Babasının dahâ önce yapdığı anlaşma ile alacağı malı, çocuğu gönderip aldırması
câizdir. Deyni, deyn karşılığı satmak bâtıldır. Bunun için, her çeşid alacak,
teslîm almadan önce, hiç kimseye veresiye satılamaz.
Cânlı hayvânın etini dartı ile satmak ve koyun üstündeki
yünü ve cânlı koyunun derisini satmak bâtıldır. İmâm-ı Ebû Yûsüf, koyun
üstündeki yünü satmak ve ağacdaki dut yaprağını satmak câizdir dedi. Cânlı
hayvân etini dartı ile satmak veyâ satın almak istiyen kimse, pazarlık yerinde
bile, hayvânı dartıp etini kilo üzerinden, kendi kendine hesâb edip çıkardığı
fiyâta göre, cânlı hayvânı topdan pazarlık etmelidir.
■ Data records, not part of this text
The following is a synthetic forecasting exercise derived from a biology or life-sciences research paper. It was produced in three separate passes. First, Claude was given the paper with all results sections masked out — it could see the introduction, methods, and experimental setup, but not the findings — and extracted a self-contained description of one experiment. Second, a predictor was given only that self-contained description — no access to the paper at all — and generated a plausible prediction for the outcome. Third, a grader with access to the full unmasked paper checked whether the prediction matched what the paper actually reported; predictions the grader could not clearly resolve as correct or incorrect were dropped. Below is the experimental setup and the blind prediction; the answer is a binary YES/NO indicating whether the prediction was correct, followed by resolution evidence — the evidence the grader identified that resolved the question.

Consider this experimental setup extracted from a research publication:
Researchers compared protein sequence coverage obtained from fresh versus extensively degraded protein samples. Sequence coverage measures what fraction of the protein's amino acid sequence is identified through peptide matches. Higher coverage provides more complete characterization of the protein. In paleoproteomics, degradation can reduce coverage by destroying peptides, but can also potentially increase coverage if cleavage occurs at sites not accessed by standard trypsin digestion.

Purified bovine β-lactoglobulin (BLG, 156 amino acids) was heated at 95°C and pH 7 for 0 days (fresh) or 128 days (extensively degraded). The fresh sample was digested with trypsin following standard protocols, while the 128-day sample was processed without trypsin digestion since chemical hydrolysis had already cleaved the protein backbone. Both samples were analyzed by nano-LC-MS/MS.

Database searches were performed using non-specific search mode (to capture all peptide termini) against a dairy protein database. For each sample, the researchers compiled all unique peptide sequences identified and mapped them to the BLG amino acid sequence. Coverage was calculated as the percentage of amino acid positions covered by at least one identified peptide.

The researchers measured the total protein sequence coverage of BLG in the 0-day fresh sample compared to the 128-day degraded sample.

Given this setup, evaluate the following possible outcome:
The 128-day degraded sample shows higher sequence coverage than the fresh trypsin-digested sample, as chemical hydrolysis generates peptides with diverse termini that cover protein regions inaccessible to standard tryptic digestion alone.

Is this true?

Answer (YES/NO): NO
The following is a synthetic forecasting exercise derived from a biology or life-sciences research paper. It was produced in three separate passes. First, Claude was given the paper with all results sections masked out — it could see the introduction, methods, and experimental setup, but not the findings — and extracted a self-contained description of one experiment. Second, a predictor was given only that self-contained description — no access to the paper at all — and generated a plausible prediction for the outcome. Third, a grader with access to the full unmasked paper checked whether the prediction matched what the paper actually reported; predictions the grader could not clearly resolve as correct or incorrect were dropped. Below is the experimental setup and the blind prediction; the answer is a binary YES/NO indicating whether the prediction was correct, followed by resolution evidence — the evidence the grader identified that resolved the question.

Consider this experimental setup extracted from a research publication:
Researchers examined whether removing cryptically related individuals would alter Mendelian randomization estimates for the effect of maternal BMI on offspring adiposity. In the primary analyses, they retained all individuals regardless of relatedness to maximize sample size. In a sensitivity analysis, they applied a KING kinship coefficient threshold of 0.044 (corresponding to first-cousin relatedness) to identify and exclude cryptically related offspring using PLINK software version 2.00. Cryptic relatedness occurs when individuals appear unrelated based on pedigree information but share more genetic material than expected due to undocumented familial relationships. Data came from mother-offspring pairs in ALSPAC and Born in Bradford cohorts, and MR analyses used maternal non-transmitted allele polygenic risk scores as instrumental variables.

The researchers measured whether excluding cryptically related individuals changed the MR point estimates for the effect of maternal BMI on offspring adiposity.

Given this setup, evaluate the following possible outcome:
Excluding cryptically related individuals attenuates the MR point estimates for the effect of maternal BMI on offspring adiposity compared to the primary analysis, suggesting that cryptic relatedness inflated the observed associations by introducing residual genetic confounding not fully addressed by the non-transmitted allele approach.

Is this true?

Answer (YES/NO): NO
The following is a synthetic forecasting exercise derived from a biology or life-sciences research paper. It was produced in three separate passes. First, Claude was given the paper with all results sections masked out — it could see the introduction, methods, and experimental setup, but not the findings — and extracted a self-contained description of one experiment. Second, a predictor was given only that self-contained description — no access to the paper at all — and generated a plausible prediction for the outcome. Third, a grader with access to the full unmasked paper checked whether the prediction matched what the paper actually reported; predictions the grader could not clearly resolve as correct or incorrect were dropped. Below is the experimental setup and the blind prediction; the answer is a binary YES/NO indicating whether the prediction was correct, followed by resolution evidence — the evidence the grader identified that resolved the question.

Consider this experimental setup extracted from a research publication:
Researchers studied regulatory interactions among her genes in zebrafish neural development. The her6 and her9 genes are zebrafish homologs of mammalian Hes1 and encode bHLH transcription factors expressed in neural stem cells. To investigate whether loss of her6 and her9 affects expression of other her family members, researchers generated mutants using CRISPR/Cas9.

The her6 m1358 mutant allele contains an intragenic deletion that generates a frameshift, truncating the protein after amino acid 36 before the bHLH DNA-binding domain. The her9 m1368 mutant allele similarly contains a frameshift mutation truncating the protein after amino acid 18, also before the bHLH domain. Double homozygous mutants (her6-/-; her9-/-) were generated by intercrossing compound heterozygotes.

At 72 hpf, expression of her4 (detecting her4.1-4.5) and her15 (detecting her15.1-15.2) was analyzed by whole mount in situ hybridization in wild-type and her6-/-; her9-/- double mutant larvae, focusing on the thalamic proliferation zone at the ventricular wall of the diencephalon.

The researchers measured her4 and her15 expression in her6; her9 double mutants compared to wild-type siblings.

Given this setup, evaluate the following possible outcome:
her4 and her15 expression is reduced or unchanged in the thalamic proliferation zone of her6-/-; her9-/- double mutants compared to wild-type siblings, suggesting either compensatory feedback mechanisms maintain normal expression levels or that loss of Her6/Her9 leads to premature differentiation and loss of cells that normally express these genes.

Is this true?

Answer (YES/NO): NO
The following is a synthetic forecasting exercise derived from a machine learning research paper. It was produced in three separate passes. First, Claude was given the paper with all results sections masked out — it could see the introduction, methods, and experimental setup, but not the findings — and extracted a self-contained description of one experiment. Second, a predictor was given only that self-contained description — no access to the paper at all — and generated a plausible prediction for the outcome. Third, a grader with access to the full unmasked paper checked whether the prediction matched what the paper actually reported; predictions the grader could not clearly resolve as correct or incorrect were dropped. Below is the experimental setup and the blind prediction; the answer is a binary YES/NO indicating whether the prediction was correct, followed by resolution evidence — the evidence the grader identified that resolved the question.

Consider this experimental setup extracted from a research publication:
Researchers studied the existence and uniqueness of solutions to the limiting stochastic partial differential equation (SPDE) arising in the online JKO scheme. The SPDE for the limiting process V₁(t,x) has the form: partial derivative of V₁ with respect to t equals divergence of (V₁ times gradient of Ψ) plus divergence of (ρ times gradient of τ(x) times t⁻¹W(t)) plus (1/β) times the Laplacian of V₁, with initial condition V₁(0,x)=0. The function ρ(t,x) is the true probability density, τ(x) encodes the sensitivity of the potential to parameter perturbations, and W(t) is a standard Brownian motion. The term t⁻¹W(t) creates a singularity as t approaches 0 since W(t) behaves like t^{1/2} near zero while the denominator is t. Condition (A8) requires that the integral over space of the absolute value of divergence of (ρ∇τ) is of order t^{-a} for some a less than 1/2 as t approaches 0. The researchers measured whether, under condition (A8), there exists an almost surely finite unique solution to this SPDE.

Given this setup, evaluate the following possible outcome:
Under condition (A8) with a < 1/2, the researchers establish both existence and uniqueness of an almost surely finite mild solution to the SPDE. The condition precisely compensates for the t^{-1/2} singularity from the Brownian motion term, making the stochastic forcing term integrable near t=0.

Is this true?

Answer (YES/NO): YES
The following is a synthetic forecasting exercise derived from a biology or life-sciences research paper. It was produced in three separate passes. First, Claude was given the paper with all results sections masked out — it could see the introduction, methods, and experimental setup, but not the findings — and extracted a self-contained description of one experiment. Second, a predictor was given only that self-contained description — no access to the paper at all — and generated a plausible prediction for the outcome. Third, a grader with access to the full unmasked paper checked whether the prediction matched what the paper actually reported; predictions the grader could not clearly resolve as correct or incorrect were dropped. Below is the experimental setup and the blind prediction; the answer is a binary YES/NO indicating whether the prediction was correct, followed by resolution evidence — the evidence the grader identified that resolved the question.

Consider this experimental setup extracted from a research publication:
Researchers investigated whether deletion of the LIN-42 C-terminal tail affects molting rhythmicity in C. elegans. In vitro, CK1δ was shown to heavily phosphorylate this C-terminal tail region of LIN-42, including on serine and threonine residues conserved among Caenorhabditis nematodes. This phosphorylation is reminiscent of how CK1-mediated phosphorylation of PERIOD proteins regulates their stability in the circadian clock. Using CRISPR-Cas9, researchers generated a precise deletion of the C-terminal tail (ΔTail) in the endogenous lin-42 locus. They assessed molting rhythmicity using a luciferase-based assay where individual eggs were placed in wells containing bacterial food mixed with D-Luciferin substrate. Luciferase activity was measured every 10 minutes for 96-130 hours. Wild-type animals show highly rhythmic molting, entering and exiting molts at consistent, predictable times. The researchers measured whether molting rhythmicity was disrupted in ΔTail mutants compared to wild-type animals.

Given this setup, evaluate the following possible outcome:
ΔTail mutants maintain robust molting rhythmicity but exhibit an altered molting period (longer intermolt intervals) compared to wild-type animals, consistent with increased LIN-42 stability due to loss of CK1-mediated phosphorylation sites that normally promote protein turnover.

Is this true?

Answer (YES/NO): NO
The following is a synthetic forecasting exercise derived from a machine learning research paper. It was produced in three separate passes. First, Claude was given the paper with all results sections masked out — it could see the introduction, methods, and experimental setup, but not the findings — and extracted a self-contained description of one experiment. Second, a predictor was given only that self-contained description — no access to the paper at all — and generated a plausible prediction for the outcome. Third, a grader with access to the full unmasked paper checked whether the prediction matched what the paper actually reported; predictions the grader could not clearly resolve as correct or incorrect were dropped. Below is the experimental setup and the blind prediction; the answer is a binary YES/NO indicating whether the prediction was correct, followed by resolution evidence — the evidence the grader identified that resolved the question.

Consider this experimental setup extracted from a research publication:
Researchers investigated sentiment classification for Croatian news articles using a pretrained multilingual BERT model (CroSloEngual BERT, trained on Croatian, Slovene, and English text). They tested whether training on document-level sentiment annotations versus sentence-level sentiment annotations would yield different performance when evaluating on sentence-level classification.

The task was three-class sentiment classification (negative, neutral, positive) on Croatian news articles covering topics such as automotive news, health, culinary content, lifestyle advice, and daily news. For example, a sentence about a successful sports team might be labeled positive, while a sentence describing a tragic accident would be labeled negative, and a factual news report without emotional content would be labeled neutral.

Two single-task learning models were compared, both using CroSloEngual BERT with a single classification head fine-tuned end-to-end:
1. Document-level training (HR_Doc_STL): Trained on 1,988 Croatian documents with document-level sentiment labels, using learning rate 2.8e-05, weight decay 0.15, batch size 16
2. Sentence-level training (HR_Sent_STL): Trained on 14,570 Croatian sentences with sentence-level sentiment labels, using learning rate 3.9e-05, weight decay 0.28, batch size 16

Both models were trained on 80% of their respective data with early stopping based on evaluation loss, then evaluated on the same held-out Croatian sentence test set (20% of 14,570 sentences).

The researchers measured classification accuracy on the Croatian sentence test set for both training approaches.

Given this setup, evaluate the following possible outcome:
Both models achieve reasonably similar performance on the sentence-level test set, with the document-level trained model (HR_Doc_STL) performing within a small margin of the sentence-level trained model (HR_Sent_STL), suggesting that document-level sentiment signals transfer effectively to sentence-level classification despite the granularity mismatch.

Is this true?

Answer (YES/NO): NO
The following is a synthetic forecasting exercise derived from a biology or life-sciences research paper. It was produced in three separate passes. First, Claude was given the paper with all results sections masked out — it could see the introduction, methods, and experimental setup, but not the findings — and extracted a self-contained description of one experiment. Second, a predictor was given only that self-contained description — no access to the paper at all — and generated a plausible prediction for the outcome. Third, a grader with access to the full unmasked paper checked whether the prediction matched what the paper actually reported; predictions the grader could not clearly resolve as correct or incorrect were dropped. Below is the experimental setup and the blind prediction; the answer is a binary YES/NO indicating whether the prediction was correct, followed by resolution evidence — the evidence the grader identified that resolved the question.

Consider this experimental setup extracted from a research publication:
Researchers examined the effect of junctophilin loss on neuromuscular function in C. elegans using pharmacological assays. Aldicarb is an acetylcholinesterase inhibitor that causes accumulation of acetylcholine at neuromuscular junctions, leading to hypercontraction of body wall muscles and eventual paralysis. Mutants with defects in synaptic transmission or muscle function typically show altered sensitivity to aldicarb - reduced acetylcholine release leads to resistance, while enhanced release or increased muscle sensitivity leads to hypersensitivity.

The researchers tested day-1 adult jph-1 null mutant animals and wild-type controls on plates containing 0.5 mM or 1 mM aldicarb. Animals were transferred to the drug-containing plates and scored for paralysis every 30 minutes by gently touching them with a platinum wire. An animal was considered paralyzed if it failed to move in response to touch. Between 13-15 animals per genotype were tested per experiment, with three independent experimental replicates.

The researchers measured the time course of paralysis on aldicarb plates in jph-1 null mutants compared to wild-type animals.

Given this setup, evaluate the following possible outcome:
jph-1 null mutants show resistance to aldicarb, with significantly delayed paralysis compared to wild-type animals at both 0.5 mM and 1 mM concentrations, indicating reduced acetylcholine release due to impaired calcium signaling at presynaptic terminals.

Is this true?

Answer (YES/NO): YES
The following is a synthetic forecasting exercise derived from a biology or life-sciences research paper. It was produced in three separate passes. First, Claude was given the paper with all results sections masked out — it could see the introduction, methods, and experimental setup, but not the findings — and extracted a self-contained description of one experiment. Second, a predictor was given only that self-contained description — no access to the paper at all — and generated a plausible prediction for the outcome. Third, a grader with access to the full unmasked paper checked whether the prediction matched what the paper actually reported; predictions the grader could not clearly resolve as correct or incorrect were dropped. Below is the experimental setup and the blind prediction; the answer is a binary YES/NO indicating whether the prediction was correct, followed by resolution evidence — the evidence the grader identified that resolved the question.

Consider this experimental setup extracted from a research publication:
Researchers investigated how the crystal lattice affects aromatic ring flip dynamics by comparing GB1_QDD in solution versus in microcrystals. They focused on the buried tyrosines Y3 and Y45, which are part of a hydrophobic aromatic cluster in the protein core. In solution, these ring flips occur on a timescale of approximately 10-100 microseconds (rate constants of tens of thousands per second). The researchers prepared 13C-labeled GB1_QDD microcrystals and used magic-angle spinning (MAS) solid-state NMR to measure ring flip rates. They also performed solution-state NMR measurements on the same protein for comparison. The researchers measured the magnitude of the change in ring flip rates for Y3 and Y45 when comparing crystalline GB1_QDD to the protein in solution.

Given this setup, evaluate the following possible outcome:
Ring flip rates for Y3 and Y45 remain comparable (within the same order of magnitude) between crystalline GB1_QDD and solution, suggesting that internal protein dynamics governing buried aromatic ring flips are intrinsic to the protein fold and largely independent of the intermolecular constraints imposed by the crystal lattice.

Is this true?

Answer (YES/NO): NO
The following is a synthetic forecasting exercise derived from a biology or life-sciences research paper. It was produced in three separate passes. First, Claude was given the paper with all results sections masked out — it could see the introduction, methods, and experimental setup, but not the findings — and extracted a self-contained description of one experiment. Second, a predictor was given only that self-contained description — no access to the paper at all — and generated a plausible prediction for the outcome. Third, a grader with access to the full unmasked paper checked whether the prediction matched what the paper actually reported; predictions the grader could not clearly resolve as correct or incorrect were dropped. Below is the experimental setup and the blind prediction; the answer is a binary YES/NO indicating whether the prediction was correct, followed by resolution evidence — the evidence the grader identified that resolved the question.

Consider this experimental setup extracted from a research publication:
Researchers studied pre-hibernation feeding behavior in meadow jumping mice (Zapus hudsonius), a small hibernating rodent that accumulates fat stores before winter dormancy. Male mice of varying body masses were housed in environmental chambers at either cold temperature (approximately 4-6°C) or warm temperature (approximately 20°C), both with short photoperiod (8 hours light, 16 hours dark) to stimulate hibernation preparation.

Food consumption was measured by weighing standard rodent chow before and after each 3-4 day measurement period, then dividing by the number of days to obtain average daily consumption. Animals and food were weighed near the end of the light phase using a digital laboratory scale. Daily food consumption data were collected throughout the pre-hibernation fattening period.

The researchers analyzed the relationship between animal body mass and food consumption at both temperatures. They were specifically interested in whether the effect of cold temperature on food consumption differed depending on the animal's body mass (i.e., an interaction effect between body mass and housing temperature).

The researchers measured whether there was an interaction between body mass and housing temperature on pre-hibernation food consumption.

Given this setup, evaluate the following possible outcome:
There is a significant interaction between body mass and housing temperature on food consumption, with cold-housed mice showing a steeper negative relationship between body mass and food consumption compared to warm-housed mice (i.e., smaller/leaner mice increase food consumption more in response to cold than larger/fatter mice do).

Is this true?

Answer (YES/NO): NO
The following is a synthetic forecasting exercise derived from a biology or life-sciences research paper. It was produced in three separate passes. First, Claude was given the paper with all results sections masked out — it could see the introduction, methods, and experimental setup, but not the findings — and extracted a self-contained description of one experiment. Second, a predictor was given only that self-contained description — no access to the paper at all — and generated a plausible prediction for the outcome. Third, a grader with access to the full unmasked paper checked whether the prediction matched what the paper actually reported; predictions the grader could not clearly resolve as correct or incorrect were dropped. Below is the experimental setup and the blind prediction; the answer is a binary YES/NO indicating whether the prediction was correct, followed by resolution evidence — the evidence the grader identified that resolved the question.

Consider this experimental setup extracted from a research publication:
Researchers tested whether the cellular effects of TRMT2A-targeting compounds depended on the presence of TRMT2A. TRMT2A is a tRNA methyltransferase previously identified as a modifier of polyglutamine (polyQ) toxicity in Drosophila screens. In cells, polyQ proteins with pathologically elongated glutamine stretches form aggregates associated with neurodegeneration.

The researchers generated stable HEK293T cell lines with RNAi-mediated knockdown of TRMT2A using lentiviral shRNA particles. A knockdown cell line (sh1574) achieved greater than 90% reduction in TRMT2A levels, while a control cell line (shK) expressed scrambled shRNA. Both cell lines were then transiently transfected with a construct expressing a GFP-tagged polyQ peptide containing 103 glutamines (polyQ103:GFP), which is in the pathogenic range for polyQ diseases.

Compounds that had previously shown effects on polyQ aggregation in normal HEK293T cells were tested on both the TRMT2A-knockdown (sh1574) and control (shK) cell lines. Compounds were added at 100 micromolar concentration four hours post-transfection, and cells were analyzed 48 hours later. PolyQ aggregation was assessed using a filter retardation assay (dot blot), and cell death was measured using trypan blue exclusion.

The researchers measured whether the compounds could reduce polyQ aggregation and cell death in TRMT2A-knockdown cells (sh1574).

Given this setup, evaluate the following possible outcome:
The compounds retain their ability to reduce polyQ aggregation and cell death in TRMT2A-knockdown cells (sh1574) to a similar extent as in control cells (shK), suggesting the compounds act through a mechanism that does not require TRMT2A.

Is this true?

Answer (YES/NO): NO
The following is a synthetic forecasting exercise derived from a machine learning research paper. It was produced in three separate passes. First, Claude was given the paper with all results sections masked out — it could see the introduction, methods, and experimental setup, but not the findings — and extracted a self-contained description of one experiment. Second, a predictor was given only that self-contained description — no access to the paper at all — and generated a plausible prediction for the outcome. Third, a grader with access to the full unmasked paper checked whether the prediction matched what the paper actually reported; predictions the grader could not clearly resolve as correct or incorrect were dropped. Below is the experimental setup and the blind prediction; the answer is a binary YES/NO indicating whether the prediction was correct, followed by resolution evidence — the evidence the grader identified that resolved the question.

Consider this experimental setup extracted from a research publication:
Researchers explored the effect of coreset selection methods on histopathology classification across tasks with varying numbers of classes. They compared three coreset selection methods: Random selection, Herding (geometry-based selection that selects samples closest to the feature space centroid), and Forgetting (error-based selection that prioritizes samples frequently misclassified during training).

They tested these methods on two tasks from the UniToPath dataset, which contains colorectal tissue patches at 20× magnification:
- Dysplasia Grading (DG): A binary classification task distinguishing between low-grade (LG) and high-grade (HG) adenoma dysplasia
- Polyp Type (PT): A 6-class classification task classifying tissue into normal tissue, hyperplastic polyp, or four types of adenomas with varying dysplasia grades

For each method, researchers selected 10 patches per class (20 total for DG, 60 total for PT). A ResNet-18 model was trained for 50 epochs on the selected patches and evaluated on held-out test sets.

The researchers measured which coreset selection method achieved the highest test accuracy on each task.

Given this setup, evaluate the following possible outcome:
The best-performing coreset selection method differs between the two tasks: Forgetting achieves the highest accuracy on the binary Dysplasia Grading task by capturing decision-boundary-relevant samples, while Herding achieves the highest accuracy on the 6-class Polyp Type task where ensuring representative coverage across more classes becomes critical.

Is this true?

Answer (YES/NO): YES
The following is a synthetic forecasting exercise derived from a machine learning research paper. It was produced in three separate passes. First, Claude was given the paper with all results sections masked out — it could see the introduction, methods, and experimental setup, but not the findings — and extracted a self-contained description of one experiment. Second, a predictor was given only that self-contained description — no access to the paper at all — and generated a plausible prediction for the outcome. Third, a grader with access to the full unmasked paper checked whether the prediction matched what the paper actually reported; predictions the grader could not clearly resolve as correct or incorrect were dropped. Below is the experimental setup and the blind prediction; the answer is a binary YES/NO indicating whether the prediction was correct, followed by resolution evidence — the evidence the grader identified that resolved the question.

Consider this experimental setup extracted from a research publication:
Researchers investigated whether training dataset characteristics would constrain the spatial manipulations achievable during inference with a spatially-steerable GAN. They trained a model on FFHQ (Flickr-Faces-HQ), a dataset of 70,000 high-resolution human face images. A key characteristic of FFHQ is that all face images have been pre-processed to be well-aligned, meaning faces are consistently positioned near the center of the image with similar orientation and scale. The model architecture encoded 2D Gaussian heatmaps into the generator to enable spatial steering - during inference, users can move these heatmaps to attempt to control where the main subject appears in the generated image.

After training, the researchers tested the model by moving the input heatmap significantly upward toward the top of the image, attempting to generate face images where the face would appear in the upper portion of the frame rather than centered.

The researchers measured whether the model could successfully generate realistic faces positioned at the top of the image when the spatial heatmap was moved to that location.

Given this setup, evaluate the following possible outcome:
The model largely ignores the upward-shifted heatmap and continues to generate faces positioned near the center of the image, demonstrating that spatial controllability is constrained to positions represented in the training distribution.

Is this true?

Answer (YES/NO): YES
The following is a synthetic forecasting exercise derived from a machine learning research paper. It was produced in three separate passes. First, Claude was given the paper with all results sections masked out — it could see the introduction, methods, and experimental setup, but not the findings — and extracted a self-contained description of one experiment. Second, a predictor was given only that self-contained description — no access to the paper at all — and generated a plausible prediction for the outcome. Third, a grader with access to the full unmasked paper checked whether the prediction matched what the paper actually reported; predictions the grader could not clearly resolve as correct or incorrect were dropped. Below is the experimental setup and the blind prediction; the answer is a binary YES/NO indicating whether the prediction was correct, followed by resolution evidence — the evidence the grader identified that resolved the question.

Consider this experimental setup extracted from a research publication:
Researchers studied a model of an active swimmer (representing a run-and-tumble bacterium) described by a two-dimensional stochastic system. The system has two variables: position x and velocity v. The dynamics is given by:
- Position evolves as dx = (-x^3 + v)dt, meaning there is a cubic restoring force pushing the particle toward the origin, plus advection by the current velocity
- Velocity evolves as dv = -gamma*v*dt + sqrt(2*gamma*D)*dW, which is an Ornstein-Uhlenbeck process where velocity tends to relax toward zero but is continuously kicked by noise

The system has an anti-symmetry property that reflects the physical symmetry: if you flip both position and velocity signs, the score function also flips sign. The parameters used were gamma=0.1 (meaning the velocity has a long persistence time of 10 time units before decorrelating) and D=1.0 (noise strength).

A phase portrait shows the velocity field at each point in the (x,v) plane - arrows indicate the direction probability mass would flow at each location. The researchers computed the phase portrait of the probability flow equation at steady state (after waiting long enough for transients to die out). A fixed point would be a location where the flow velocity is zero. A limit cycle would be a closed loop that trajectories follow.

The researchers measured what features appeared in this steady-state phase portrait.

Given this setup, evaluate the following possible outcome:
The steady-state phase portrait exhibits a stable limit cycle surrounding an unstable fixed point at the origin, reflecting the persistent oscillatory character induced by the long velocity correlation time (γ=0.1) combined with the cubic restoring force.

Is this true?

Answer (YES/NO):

Satış, hayvân üzerinden
yapılmalıdır. Satışdan gayri bir sebeble ileride eline geçecek birşeyi henüz
almadan, yalnız borclusuna ve peşin satmak câiz olup, başkalarına peşin dahi
satmak ve ileride yapacağı ayakkabıyı, henüz yapmadan satmak bâtıldır. (İstisnâ’), ya’nî ısmarlama sûreti ile yapmak
câizdir. [Onbirinci maddeye bakınız!]. Mer’âların, çayırların ya’nî umûmî
yerlerin satılması ve kirâya verilmesi bâtıldır. (Ümm-i
veled) olan câriyeyi satmak bâtıldır. Hür kadının sütünü sağdıkdan
sonra dahî ve domuzun kılını satmak bâtıldır. Domuz kılını, iğne yerine
kullanıp ayakkabı dikmek zarûrî olunca ya’nî dikecek başka birşey bulamazsa
kullanması ve parasız mâlik olamazsa, satın alması câiz olur. Buna satılması mekrûh
olur. Leş yağı, bevl, insan sütü ve şerâbın, tıbda ve sanâyı’ için kullanılmaları da böyledir. İmâm-ı Muhammede göre
bu kadar kıl temizdir. Kâfir de olsa, insan kılını ve her uzvunu,
bevlini, necâsetini satmak bâtıldır. Kullanmak da câiz değildir. Yalnız, insan
pisliği kullanılabilir ve toprakla karışık olarak satılabilir. Hayvân
pisliklerini satmak ve gübre ve yakacak olarak kullanmak câizdir. Vedek, ya’nî
leş yağını satmak ve kullanmak harâmdır.
(Redd-ül-muhtâr)da beşinci cild,
ikiyüzkırkdokuzuncu [249] sahîfede ve dördüncü cild, ikiyüzonbeşinci [215]
sahîfede diyor ki:
(Nihâye), (Hâniyye) ve (Tehzîb) kitâblarında, (Müsliman, mütehassıs
tabîb, şifâ vereceğini ve başka ilâcı olmadığını söyleyince, hastanın idrâr,
kan içmesi, leş yimesi câiz olur. Şerâb da böyledir denildi. Fekat ölümden
kurtulmak için sözbirliği ile halâl olur) yazılıdır. Yüzonüçüncü [113] sahîfede
diyor ki: (Câriyenin sütünü de satmak bâtıldır). (Feth-ul-kadîr)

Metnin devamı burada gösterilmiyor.